* _YOUR GOAL_:
Output only the line that contains "order: Rodentia" and the lines after it, all verbatim, through the last one below.

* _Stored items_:
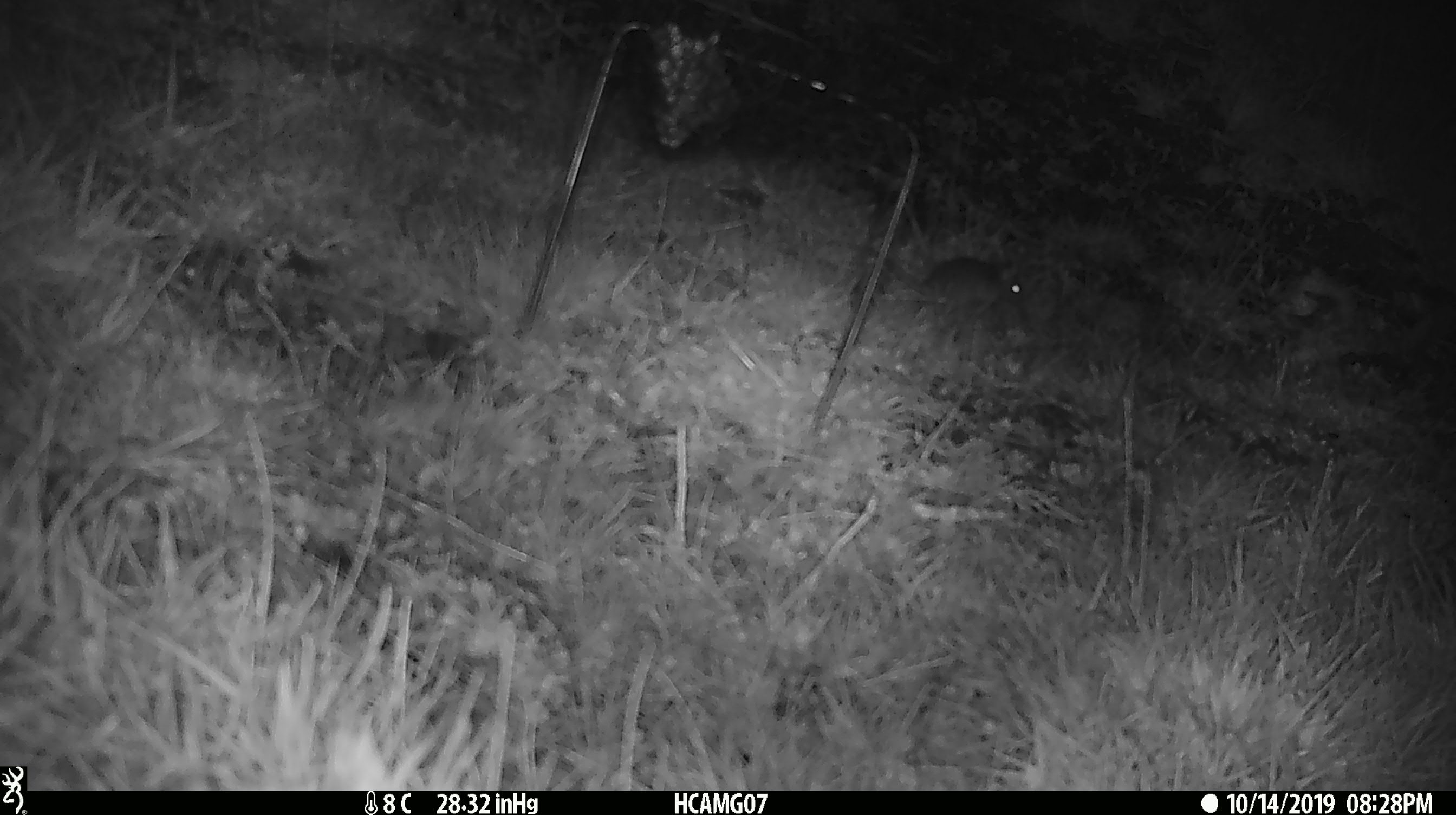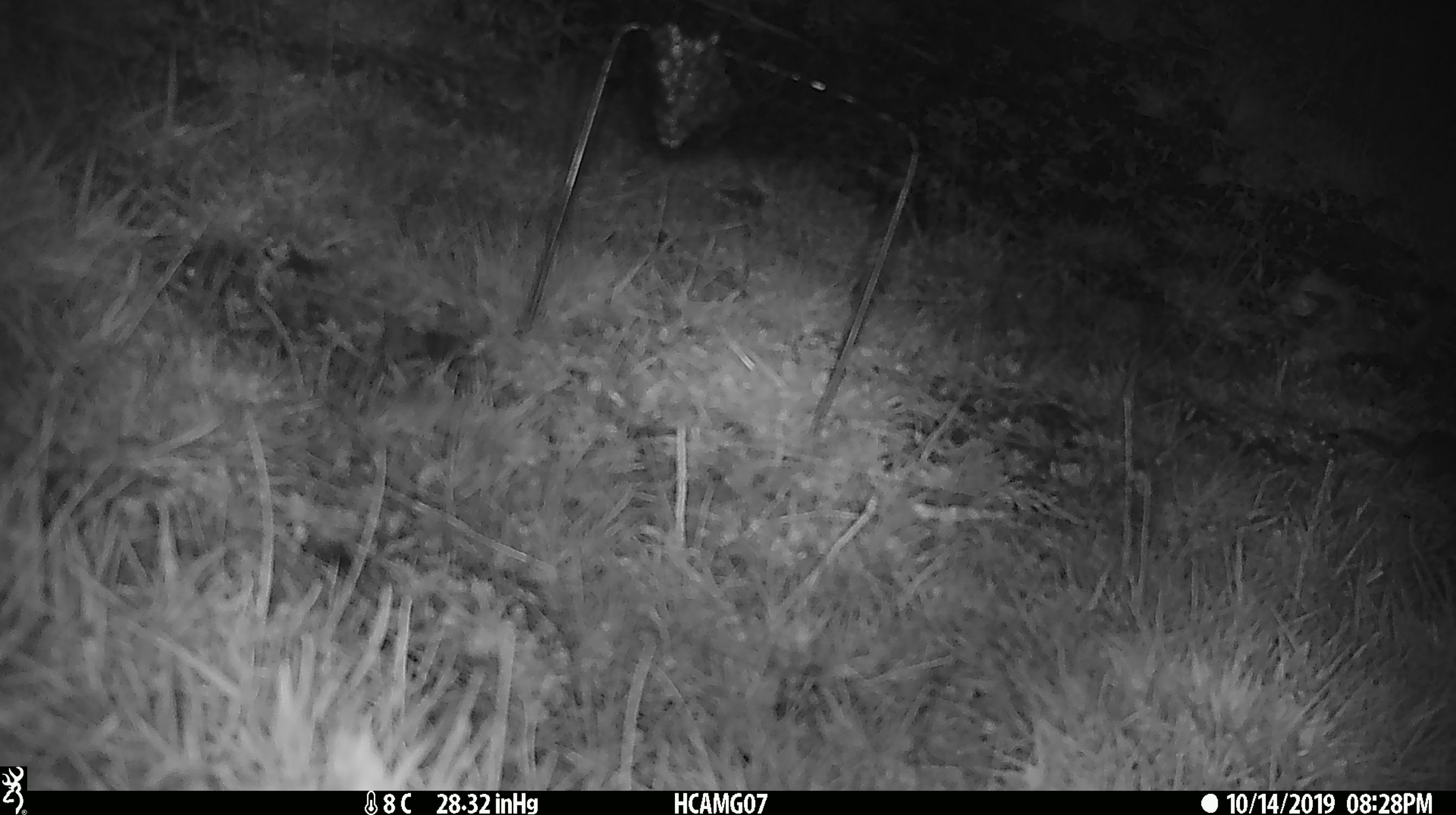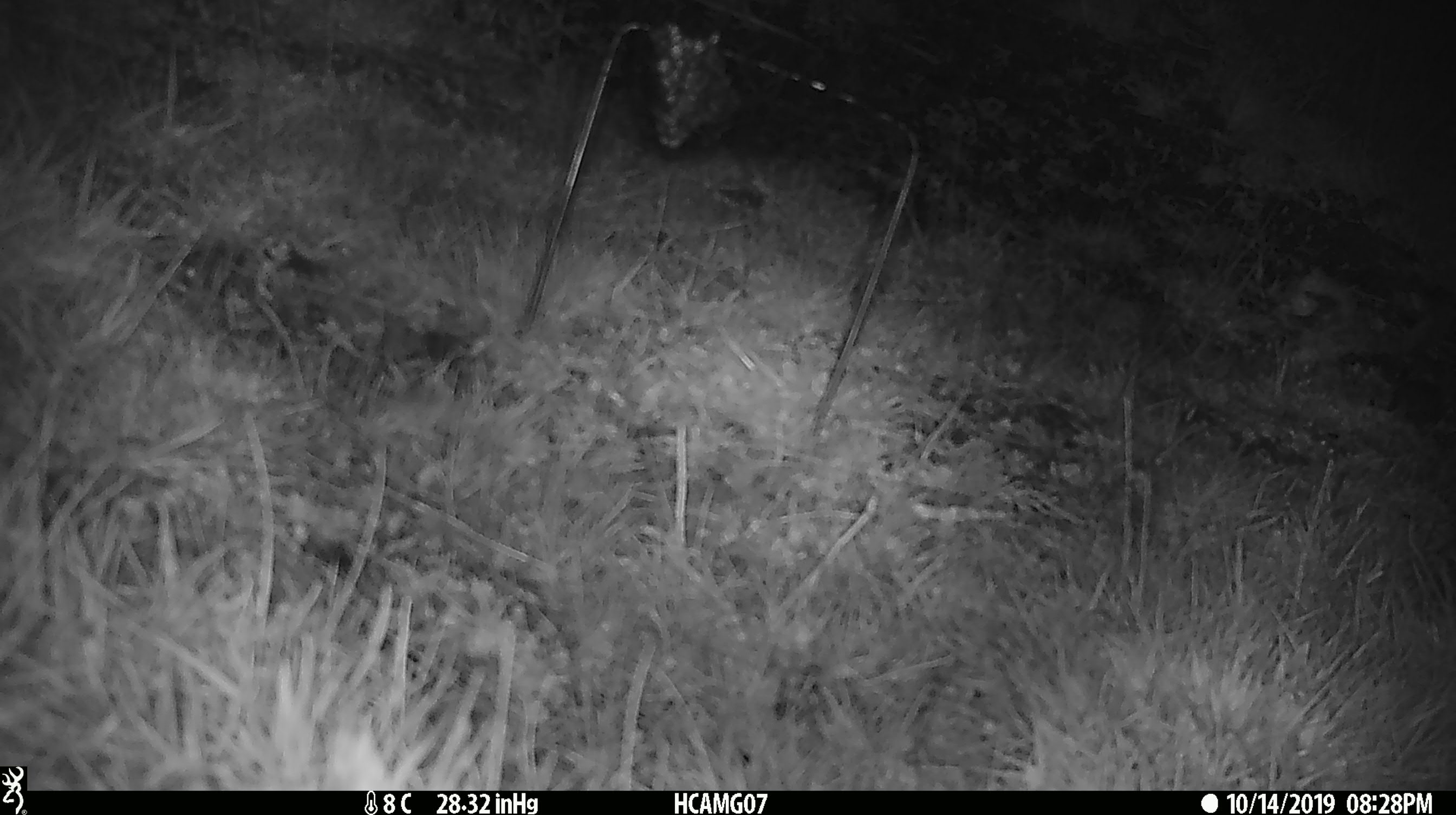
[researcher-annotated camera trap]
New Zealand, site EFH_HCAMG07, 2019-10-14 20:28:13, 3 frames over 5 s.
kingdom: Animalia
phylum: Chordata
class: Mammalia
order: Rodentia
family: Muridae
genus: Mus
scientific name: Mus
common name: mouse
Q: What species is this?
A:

* _ANSWER SECTION_:
order: Rodentia
family: Muridae
genus: Mus
scientific name: Mus
common name: mouse
Q: What species is this?
A:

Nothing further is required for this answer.